I dropped a few Sechuan buttons into a small bottle of Prichard's rum -- one of my favorite rums, made in pot stills in Tennessee and aged in new oak -- and waited a couple weeks. I sampled some of it, liked it, waited a couple more to see if it would intensify. It did. I don't know if it will intensify further, but I can tell you that after a month of infusion, the rum is stronger than it was after two weeks -- though after two weeks, it was certainly perfectly fine and ready to be used.
What you get with this Sechuan rum is a rum that at first cloaks the Sechuan flavor because of the alcohol burn -- but then after the alcohol dissipates, it leaves behind a tingling tongue. It's not a flavor you have to search for, you'll notice it. At the same time, I wouldn't want to make anything too complex with this, like a tiki drink -- it could get lost in the mix.
But a rum and Coke? That's another story. I made two rum and Cokes, one very standard -- cold Coca-Cola, a little lime juice, and Sechuan rum. Very nice. Though because the rum is so diluted, if you drink it too quickly you don't notice the tingling until you stop.
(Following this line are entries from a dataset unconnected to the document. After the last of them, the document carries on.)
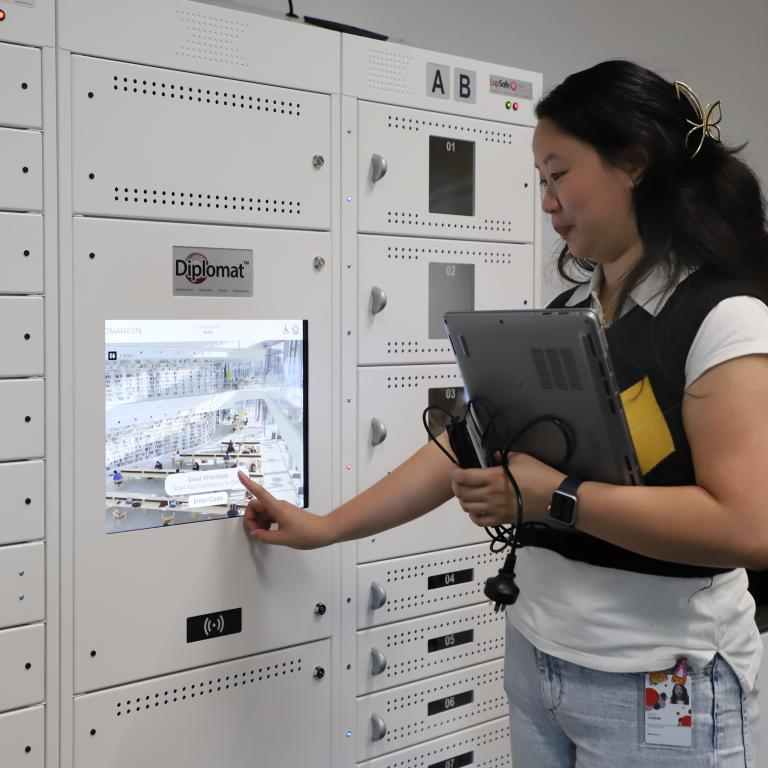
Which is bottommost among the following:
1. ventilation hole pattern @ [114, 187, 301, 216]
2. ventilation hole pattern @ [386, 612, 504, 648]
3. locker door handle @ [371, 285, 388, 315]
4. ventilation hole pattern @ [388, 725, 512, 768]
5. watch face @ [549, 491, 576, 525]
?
ventilation hole pattern @ [388, 725, 512, 768]

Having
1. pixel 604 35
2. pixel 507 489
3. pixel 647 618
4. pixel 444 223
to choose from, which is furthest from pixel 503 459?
pixel 604 35

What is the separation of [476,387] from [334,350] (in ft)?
2.45

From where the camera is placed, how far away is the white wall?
9.23 feet

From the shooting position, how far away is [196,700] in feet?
6.07

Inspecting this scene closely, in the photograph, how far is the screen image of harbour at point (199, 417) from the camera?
1732mm

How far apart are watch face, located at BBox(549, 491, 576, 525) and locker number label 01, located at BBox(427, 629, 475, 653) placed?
118cm

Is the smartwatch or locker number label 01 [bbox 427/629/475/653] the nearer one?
the smartwatch

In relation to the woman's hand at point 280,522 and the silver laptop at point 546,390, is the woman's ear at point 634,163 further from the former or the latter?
the woman's hand at point 280,522

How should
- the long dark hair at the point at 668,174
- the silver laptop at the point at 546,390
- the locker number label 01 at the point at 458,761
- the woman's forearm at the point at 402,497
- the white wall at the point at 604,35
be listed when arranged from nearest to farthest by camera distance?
the silver laptop at the point at 546,390 < the long dark hair at the point at 668,174 < the woman's forearm at the point at 402,497 < the locker number label 01 at the point at 458,761 < the white wall at the point at 604,35

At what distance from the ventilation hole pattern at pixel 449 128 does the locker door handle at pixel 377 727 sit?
1.54m

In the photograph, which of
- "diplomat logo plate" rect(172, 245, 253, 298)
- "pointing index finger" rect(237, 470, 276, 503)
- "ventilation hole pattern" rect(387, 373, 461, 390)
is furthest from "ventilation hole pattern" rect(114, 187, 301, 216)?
"pointing index finger" rect(237, 470, 276, 503)

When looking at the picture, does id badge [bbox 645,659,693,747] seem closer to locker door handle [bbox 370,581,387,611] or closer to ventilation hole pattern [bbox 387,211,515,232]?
locker door handle [bbox 370,581,387,611]

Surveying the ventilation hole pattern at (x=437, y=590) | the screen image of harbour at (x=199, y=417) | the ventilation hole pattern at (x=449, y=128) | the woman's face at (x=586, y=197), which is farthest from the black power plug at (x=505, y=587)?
the ventilation hole pattern at (x=449, y=128)

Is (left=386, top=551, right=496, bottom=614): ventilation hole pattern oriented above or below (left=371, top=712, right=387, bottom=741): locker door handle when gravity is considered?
above
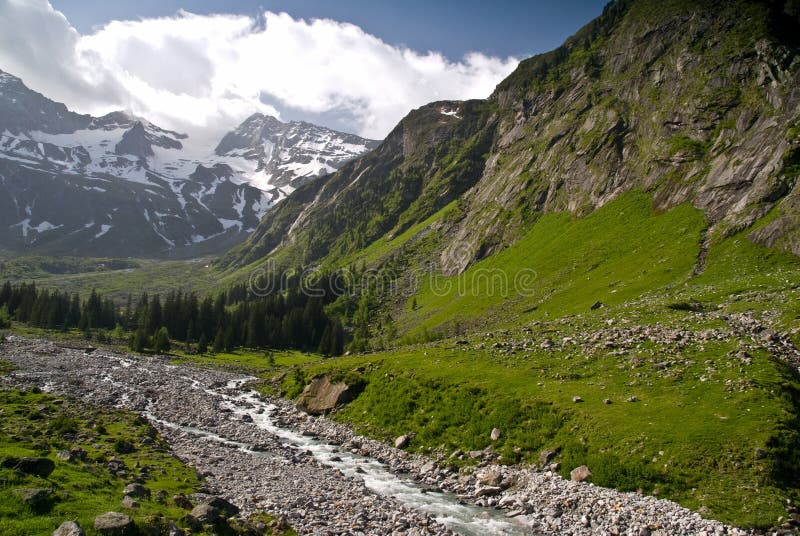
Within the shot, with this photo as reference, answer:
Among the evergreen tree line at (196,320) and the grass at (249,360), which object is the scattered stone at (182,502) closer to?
the grass at (249,360)

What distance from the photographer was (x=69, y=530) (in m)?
15.2

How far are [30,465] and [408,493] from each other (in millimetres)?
21142

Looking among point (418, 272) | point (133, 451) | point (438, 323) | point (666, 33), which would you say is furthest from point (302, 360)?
point (666, 33)

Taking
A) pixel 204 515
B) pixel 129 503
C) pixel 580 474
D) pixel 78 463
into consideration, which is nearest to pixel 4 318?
pixel 78 463

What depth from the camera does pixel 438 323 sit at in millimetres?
118000

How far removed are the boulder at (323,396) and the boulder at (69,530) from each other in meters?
39.6

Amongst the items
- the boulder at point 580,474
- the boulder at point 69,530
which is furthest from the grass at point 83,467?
the boulder at point 580,474

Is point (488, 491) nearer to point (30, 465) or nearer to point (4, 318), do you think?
point (30, 465)

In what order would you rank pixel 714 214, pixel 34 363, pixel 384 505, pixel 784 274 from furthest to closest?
pixel 714 214, pixel 34 363, pixel 784 274, pixel 384 505

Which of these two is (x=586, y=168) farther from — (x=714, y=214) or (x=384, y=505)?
(x=384, y=505)

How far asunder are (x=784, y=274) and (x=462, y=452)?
53610 millimetres

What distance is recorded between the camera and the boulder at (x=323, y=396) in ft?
179

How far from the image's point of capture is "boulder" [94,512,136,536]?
16219mm

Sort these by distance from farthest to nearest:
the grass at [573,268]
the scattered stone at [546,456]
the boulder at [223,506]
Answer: the grass at [573,268] → the scattered stone at [546,456] → the boulder at [223,506]
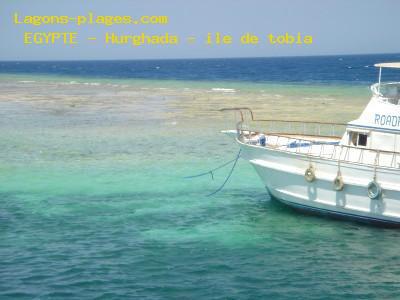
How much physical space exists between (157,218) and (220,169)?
7.31 meters

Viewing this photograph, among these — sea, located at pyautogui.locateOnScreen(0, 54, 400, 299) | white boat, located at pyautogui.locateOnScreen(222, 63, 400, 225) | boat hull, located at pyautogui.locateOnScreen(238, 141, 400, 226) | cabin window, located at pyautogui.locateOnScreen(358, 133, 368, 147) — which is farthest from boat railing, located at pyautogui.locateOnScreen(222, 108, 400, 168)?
sea, located at pyautogui.locateOnScreen(0, 54, 400, 299)

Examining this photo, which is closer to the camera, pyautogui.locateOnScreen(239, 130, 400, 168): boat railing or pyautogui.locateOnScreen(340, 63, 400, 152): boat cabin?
pyautogui.locateOnScreen(239, 130, 400, 168): boat railing

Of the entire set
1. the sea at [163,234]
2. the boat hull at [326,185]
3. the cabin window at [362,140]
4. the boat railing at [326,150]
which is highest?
the cabin window at [362,140]

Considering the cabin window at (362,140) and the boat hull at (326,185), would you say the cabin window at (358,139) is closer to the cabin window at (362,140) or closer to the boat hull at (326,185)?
the cabin window at (362,140)

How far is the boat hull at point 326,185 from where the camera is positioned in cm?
1690

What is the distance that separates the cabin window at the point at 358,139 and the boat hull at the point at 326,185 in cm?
151

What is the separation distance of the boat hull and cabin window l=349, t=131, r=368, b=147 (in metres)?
1.51

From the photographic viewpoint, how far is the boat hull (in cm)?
1690

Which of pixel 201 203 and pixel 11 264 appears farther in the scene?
pixel 201 203

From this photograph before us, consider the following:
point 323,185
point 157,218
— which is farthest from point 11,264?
point 323,185

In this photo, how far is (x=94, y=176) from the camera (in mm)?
24109

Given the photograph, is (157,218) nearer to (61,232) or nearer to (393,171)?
(61,232)

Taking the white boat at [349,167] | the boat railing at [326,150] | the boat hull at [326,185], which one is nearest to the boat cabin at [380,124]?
the white boat at [349,167]

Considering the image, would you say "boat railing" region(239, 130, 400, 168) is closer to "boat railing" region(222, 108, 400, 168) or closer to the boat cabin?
"boat railing" region(222, 108, 400, 168)
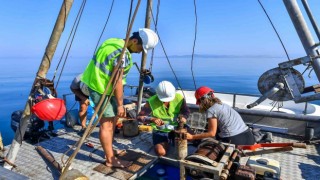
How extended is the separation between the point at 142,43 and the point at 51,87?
1170 millimetres

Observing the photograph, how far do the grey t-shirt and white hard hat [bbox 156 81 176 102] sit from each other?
83 centimetres

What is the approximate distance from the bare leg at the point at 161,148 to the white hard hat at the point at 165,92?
721 mm

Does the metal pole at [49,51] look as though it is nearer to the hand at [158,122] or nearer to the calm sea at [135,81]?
the hand at [158,122]

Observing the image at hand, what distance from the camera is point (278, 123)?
4.23 m

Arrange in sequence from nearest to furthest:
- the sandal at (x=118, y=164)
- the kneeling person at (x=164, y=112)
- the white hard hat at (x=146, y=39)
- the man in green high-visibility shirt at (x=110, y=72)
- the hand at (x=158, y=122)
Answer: the man in green high-visibility shirt at (x=110, y=72)
the white hard hat at (x=146, y=39)
the sandal at (x=118, y=164)
the kneeling person at (x=164, y=112)
the hand at (x=158, y=122)

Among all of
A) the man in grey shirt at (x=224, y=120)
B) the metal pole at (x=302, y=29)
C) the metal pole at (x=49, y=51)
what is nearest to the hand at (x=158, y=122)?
the man in grey shirt at (x=224, y=120)

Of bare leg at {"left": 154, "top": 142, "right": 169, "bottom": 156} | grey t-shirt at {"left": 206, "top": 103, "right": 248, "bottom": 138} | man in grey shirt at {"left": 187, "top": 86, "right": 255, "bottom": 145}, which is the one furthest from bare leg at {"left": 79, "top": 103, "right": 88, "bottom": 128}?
grey t-shirt at {"left": 206, "top": 103, "right": 248, "bottom": 138}

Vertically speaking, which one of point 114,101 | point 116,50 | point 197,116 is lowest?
point 197,116

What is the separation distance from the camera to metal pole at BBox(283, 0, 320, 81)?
2.54 m

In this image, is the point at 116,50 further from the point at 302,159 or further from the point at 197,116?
the point at 302,159

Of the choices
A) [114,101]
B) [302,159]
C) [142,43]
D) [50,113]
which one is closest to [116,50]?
[142,43]

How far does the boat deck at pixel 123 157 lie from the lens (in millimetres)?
2707

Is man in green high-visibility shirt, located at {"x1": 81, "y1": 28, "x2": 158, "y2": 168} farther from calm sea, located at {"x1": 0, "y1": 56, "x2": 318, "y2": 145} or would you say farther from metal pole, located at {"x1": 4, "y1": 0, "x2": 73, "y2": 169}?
calm sea, located at {"x1": 0, "y1": 56, "x2": 318, "y2": 145}

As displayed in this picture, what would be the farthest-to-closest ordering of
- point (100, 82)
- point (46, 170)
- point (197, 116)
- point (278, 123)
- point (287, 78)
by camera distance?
point (278, 123)
point (197, 116)
point (287, 78)
point (46, 170)
point (100, 82)
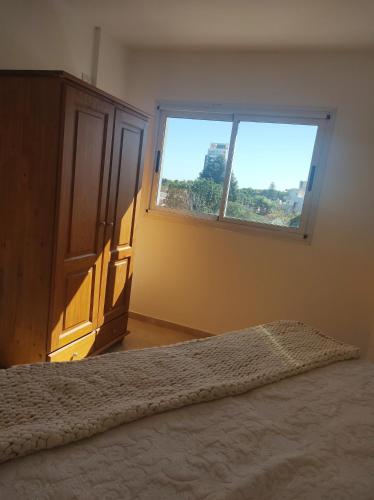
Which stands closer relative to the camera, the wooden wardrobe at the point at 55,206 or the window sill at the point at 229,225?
the wooden wardrobe at the point at 55,206

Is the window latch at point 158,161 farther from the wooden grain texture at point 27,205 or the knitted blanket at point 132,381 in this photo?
the knitted blanket at point 132,381

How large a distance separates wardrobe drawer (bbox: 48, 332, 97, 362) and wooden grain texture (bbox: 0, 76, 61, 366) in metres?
0.09

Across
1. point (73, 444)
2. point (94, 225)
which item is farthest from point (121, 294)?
point (73, 444)

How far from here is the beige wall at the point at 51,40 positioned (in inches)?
86.0

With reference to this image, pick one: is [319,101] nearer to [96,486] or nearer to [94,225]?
[94,225]

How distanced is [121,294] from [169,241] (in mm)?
760

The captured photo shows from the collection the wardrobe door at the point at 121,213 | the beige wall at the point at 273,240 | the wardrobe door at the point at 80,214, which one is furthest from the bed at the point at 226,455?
the beige wall at the point at 273,240

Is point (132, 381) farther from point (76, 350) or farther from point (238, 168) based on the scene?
point (238, 168)

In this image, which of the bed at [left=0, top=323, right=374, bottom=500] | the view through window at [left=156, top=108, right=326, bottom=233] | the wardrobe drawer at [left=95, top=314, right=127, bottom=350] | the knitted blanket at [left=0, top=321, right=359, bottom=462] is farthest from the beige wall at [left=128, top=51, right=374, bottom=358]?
the bed at [left=0, top=323, right=374, bottom=500]

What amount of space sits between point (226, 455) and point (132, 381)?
37cm

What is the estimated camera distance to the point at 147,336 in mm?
3258

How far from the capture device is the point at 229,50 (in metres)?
2.96

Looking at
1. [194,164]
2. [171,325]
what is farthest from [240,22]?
[171,325]

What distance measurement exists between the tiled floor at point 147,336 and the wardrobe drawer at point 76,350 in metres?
0.42
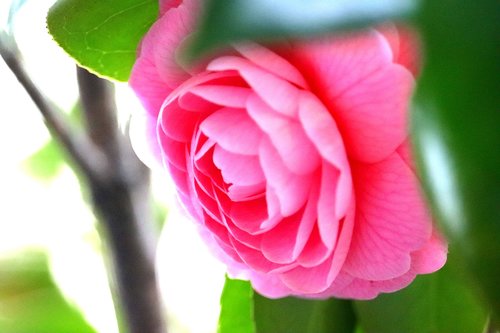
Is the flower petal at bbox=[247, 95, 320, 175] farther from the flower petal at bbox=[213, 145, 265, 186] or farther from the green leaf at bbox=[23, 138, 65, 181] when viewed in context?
the green leaf at bbox=[23, 138, 65, 181]

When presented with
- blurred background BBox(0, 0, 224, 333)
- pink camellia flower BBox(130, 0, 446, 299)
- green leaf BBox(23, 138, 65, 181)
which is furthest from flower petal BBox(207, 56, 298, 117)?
green leaf BBox(23, 138, 65, 181)

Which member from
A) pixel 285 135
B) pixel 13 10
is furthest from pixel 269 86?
pixel 13 10

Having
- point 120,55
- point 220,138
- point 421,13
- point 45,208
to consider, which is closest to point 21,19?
point 120,55

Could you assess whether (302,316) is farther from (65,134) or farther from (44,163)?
(44,163)

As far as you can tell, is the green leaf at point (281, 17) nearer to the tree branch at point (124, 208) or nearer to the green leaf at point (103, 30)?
the green leaf at point (103, 30)

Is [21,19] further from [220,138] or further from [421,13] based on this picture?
[421,13]

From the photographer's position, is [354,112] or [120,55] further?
[120,55]

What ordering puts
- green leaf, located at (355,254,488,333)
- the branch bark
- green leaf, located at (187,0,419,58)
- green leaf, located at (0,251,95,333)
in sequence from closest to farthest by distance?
1. green leaf, located at (187,0,419,58)
2. green leaf, located at (355,254,488,333)
3. the branch bark
4. green leaf, located at (0,251,95,333)
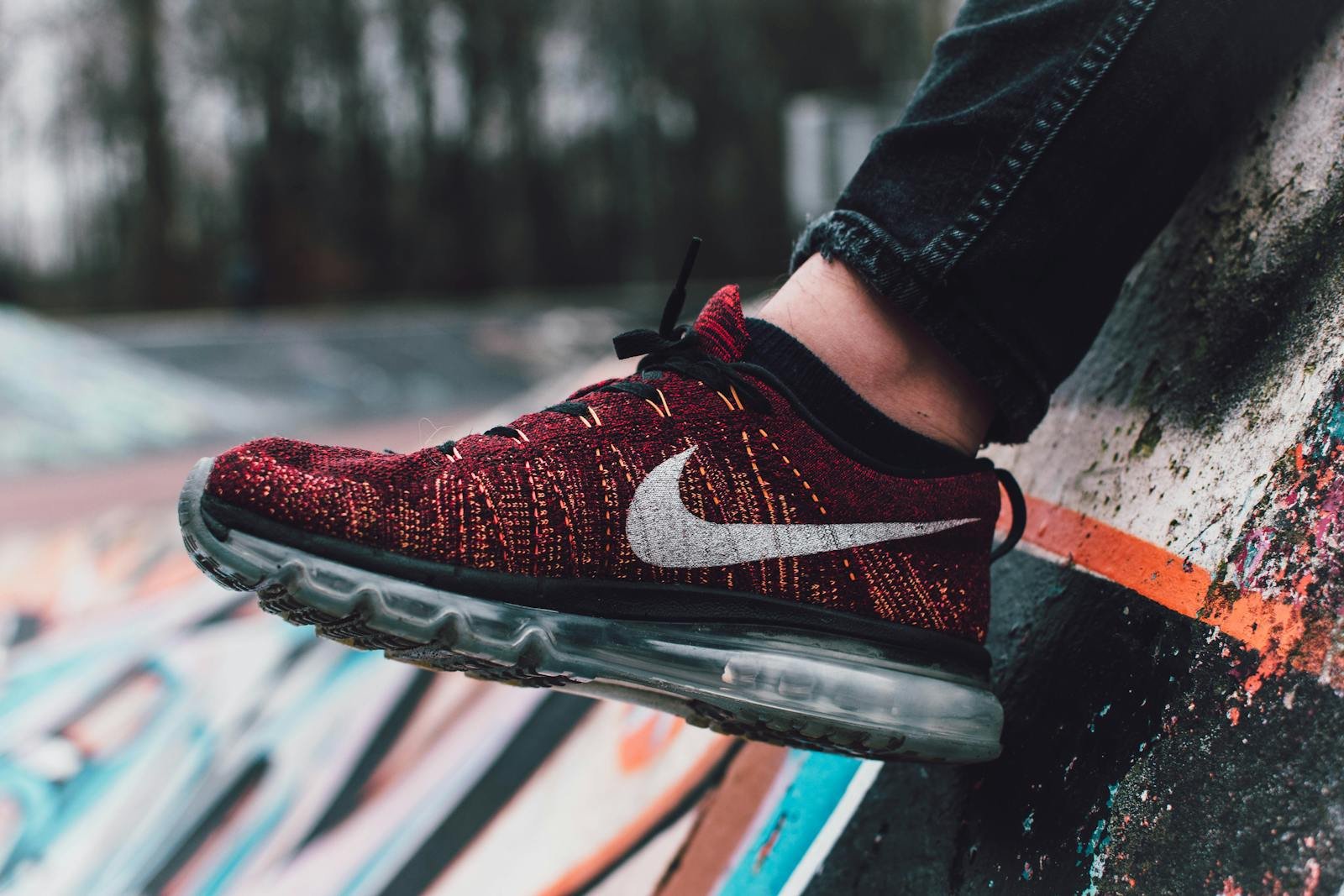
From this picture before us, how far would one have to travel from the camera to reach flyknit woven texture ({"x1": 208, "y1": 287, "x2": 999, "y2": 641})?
844 mm

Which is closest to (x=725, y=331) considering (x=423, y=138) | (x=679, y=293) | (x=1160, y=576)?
(x=679, y=293)

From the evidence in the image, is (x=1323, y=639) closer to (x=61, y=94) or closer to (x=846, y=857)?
(x=846, y=857)

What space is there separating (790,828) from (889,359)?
1.82 feet

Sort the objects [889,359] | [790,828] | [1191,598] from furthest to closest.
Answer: [790,828], [889,359], [1191,598]

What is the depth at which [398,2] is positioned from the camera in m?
16.7

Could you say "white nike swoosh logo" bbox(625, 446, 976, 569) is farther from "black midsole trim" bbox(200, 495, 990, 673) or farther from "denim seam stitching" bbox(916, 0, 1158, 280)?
"denim seam stitching" bbox(916, 0, 1158, 280)

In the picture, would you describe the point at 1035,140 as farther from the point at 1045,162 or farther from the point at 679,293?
the point at 679,293

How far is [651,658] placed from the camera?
2.92 ft

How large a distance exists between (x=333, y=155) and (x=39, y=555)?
16151 mm

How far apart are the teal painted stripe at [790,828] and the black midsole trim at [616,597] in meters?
0.26

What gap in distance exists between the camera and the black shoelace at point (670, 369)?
94cm

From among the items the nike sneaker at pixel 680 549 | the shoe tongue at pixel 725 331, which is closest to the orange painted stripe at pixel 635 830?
the nike sneaker at pixel 680 549

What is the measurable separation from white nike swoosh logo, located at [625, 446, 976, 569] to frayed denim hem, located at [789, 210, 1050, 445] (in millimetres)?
160

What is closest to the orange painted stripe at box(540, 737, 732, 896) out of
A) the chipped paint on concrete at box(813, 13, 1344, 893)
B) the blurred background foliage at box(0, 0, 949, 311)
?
the chipped paint on concrete at box(813, 13, 1344, 893)
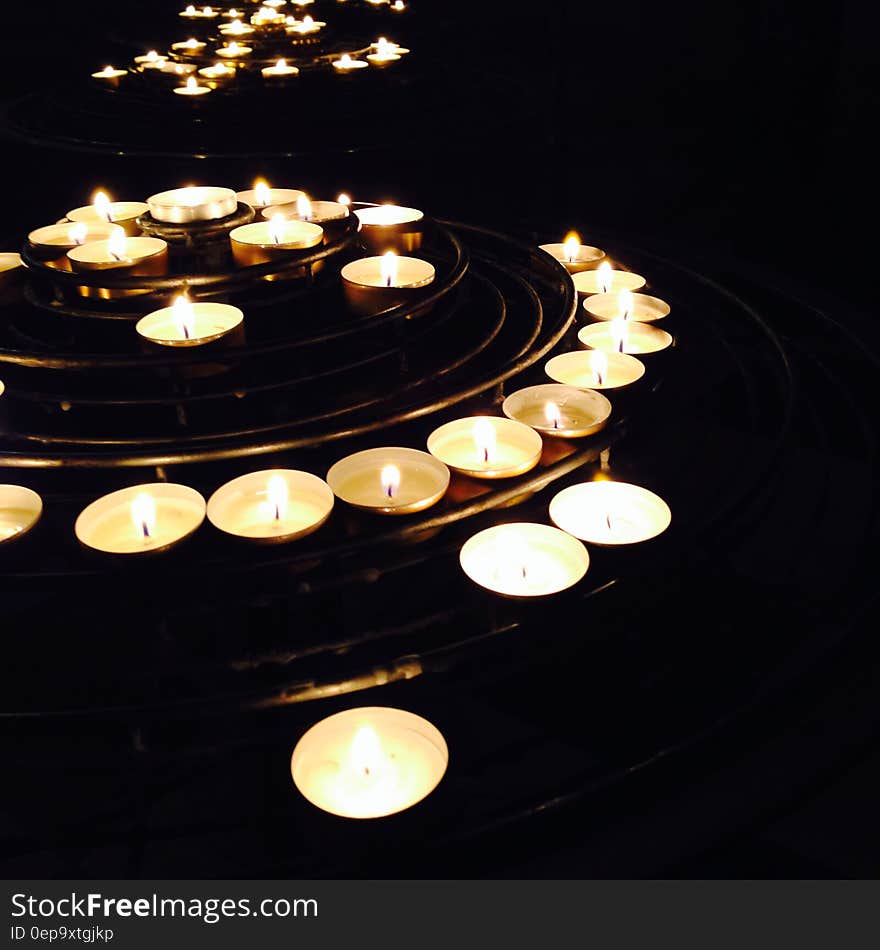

So for maximum Sechuan button effect, you want to use this in a drink you'll sip:
Revised Sechuan rum and Coke
1 oz Angostura bitters
1 oz Rose's Kola tonic
3/4 oz lime juice
3/4 oz Sechuan rum
The proportions here are based on the Trinidad Sour (which I believe originates with Giuseppe Gonzalez), a cocktail with a structure that fascinates me: equal parts sweetener and "nonpotable" bitters, reduced amounts of sour and strong. It really does work best with Angostura bitters or Fee's whiskey barrel aged (though WBA varies by vintage), though the latter would be an even more expensive choice here. I use "works well in a drink like the Trinidad Sour" as a target in developing my own bitters.
Kola tonic is hard to find; you can find it in well-stocked liquor stores in large cities, or online from South African food vendors. It provides the "Coke" element here -- an equal amount of Coca-Cola would not do, and Coca-Cola fountain syrup isn't exactly readily available (if you want to find it, though, look online for Breakmate refills).